С этими словами он ушел, отвесив дону Абондио поклон, несколько менее глубокий, чем обычно, и взглянув на него не столько почтительно, сколько выразительно.

Выйдя на дорогу и – впервые за все время – направляясь без всякой охоты к дому своей невесты, Ренцо с возмущением перебирал в уме происшедший разговор и все более и более находил его странным. Холодный и смущенный прием, оказанный ему доном Абондио, его речь, сбивчивая и вместе с тем запальчивая, эти серые глаза, непрестанно бегавшие во время разговора по сторонам, словно боясь встретиться со словами, выходившими из его уст, это нарочитое изумление, как будто он первый раз слышит о венчании, уже согласованном с ним так определенно, а больше всего – эти постоянные намеки на какое-то важное обстоятельство, без ясного указания, в чем же дело, – все это, вместе взятое, приводило Ренцо к мысли, что под этим кроется какая-то тайна, непохожая на то, что старался внушить ему дон Абондио.

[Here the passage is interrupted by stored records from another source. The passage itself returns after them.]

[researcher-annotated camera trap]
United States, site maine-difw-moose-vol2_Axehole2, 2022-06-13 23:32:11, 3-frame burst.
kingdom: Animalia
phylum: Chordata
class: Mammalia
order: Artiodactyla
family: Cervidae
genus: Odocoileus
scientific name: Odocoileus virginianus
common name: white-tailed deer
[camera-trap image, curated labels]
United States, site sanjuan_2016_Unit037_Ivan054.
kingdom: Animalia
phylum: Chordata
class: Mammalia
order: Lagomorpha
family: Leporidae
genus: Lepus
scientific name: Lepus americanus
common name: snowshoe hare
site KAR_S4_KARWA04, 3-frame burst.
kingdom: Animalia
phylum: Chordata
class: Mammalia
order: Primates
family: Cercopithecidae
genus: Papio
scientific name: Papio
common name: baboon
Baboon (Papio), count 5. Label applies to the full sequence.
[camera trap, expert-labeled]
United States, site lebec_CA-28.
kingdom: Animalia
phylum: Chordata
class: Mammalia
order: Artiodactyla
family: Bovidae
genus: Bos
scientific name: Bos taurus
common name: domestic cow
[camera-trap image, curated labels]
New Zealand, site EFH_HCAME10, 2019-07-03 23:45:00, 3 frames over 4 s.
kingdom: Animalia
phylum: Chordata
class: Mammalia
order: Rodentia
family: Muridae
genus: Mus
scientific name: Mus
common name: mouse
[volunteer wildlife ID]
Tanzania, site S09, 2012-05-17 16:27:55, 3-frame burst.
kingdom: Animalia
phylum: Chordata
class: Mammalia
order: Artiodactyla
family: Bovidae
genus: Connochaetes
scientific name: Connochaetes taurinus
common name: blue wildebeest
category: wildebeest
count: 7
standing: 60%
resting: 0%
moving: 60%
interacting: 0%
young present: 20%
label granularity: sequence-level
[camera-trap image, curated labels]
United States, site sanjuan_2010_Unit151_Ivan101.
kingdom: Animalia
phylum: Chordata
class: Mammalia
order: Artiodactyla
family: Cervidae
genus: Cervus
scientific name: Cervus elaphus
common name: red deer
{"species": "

На мгновение юноша остановился в нерешительности, не вернуться ли ему, чтобы прижать дона Абондио к стене и заставить говорить напрямик, но, подняв глаза, он увидел Перпетую, которая шла впереди него и свернула в огородик, находившийся в нескольких шагах от дома. Ренцо окликнул ее, когда она отворяла калитку. Ускорив шаг, он нагнал Перпетую, задержал ее у входа и, с намерением добиться от нее чего-нибудь более определенного, решил потолковать с нею.

– Здравствуйте, Перпетуя, я надеялся было, что нынче мы вместе попируем.

– Что ж поделаешь? Все в Божьей воле, бедный мой Ренцо.

– Скажите на милость: этот непутевый синьор курато наговорил мне чепухи про какие-то резоны, которых я так путем и не разобрал; объясните вы мне толком, почему он то ли не может, то ли не хочет обвенчать нас сегодня?

– Ох, неужели же вы думаете, что я знаю секреты своего хозяина?

«Я так и знал, что тут какая-то тайна», – подумал Ренцо. И чтобы извлечь ее на свет божий, продолжал:

– Вот что, Перпетуя, будем друзьями: расскажите мне, что знаете, помогите бедному малому.

– Плохое дело – родиться бедным, милый мой Ренцо.

– Правильно, – подхватил он, все больше утверждаясь в своих подозрениях, и, стараясь ближе подойти к делу, добавил: – Правильно, но полагается ли священникам плохо относиться к бедным?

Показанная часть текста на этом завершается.